Thursday, July 14, 2011

Snow Crash Your Brain

Book Review: Snow Crash by Neal Stephenson


Reading Snow Crash was like being on Snow Crash—the drug-virus, that is.  Neal Stephenson crams so many images and ideas into each sentence that it fried my brain.  I mean, how many images, metaphors, acronyms, and obscure references can you take in one paragraph? 

Here’s an example:

"The Deliverator knows that yard.  He has delivered pizzas there.  He has looked at it, scoped it out, memorized the location of the shed and the picnic table, can find them even in the dark--knows that if it ever came to this, a twenty-three-minute pizza, miles to go,  and a slowdown at CSV-5 and Oahu--he could enter.  The Mews at Windsor Heights (his electronic delivery-man's visa would raise the gate automatically), scream down Heritage Boulevard, rip the turn onto Strawbridge Place (ignoring the DEAD END sign and the speed limit and the CHILDREN PLAYING ideograms that are strung so liberally throughout TMAWH), thrash the speed bumps with his mighty radials, blast up the driveway of Number 15 Strawbridge Circle, cut a hard left around the backyard shed, careen into the backyard of Number 84 Mayapple, avoid its picnic table (tricky), get into their driveway and out onto Mayapple, which takes him to BellewoodeValley Road, which runs straight to the exit of the Burbclave..."

Brain hurt yet?

Neal Stephenson reads like Harlan Ellison on steroids.  Or maybe Robert Anton Wilson on acid, which is almost redundant.  You know, Neal, you don't have to write everything that comes into your head.  It's just TMI.  Many authors write a backstory that feeds the motivation of the characters; in this book, you make the audience privy to all of the backstory.  You include all the backstory of all the minutiae of each and every character, setting, and crack in the sidewalk.  Reading this is like reading a data dump when you're debugging programming code (something I had to do repeatedly when I was writing machine-language programs in college--it's not a pretty sight).  And as you read the 160,000+ words in this book, you can't help but wonder--is all this germain to the plot?


No--but the plot takes a back seat to the setting.  Every little detail contributes to a highly complex and developed world.  

Random ideas:

• As girl "kourier" Y.T. careens through the roads of L.A. on her board, ‘pooning onto passing vehicles and watching the landmarks pass with a blur, we careen through this novel in a similar manner.  We plow through so many images and ideas that eventually it’s an overwhelming blur.  Hold on tight or you might fall of and forget what you just read.

• At one point, we get quagmired into dozens of pages of exposition as our hero, Hiro Protagonist (smack me on the head but I love his name), questions a virtual Librarian about the history of Sumerian culture. Meh.

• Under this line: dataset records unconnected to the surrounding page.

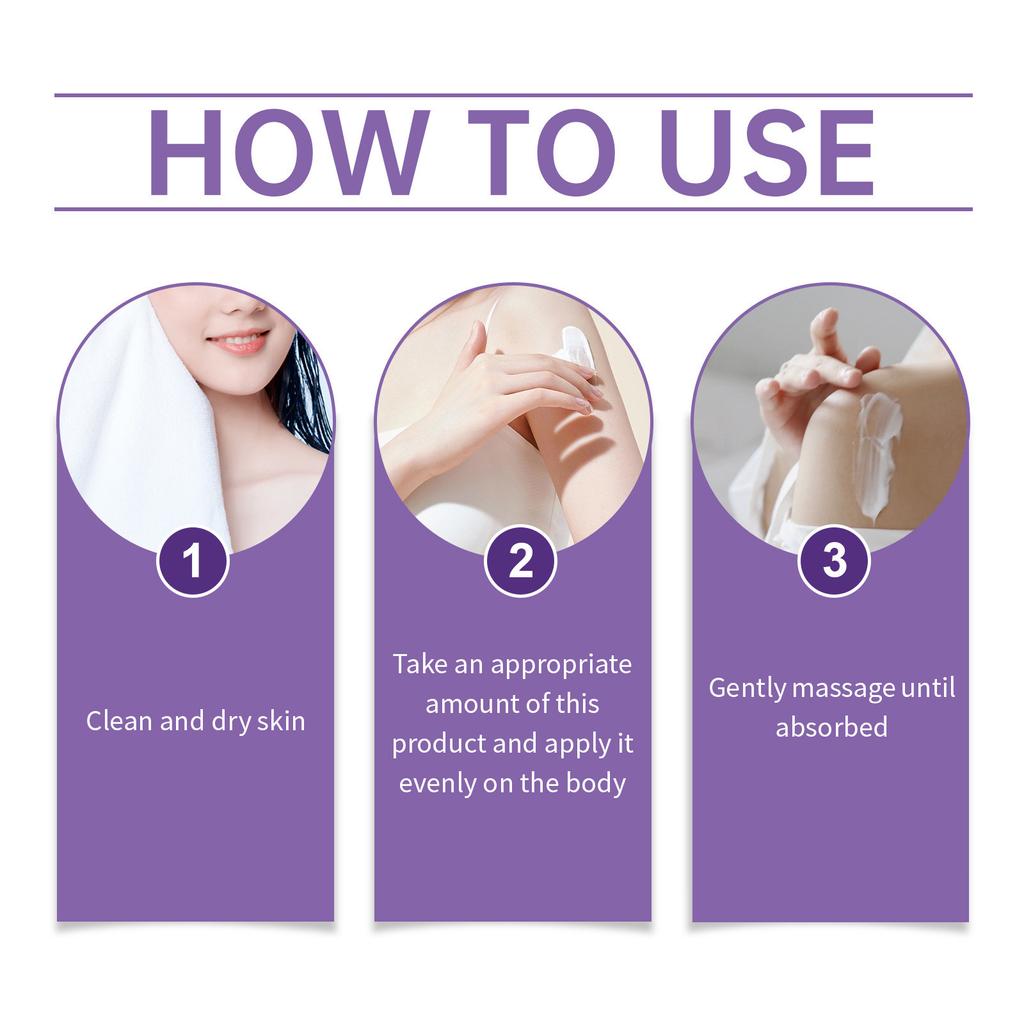 HOW TO USE

1

Clean and dry skin

2

Take an appropriate amount of this product and apply it evenly on the body

3

Gently massage until absorbed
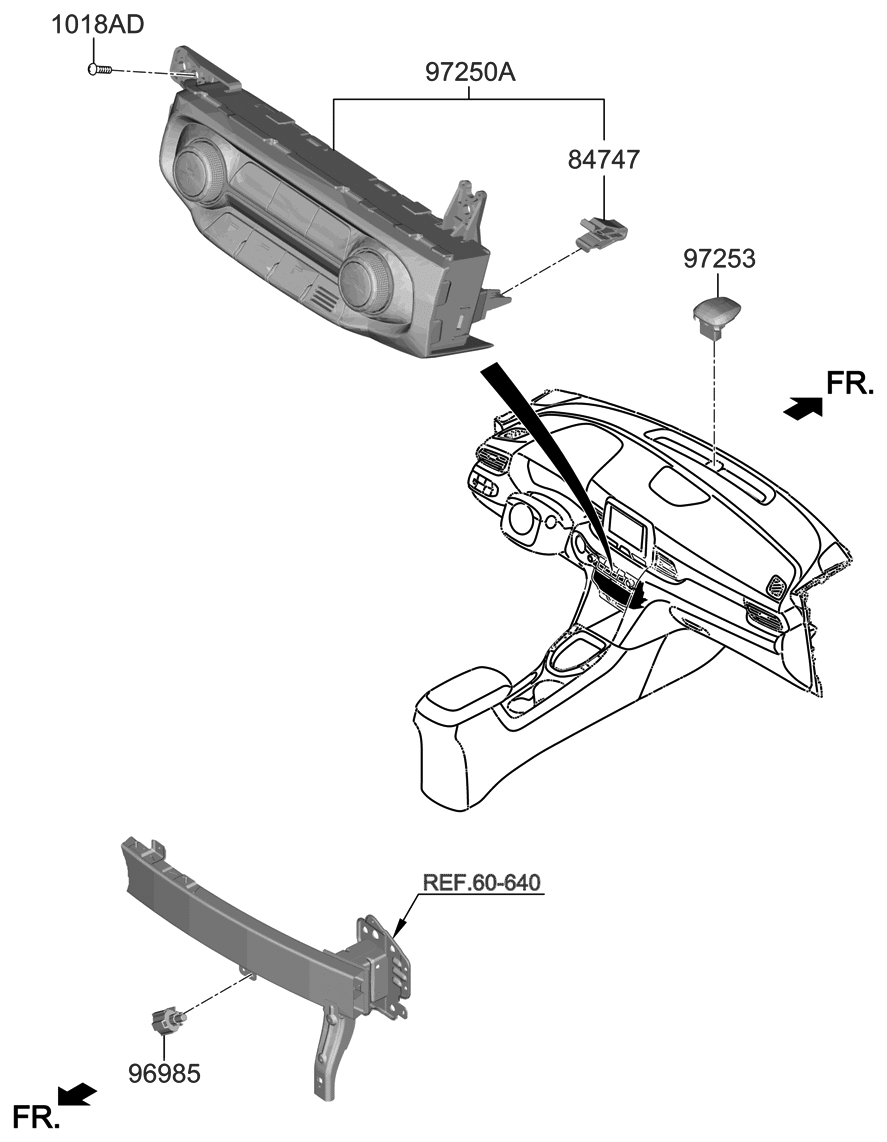 1018AD

97250A

84747

97253

FR.

REF.60-640

96985

FR.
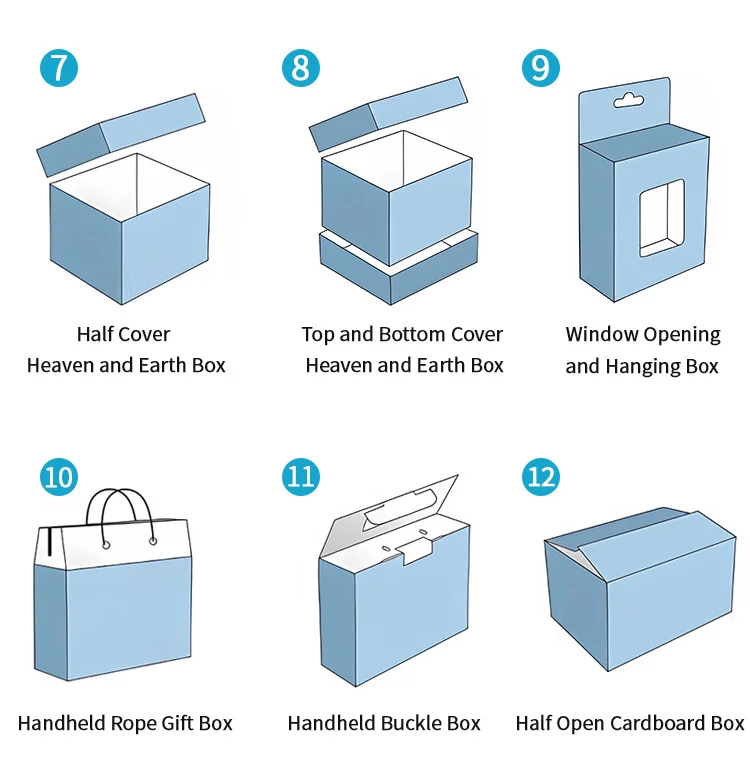 7

Half Cover
Heaven and Earth Box

8

Top and Bottom Cover
Heaven and Earth Box

9

Window Opening
and Hanging Box

10

Handheld Rope Gift Box

11

Handheld Buckle Box

12

Half Open Cardboard Box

• Being a native of Los Angeles, I really enjoyed the geographic product placement of locations and culture of L.A.  Any references to Wilshire Blvd. and the 405 freeway always make me smile.

• I have a problem with books that rely heavily on dreams or other virtual worlds to advance the plot.  I really can’t take anything that happens in a dream seriously.  So when we first walked into the virtual Black Sun with the avatars of our characters interacting, I had trouble caring what happened to anyone while in there.  The whole hook of the book, though, is that something that happens in the virtual world can actually affect you in the real world (i.e. the Snow Crash drug-virus).  So, it made me care just a little bit. 

But that’s not to say I didn’t like or appreciate this book. Don't get me wrong.  Snow Crash is a really fine piece of science fiction, which is why I rated it so highly.  Neal Stephenson takes a few ideas and evolves them as we jettison into this strange commercial world.  To be honest, the trajectory was so far-out-crazy-believable (once you accept the science fiction as fact), that it made me want to get out of L.A. before all this happens.  Nice job, Mr. Stephenson.

And now?  It's time for a good SnowScan.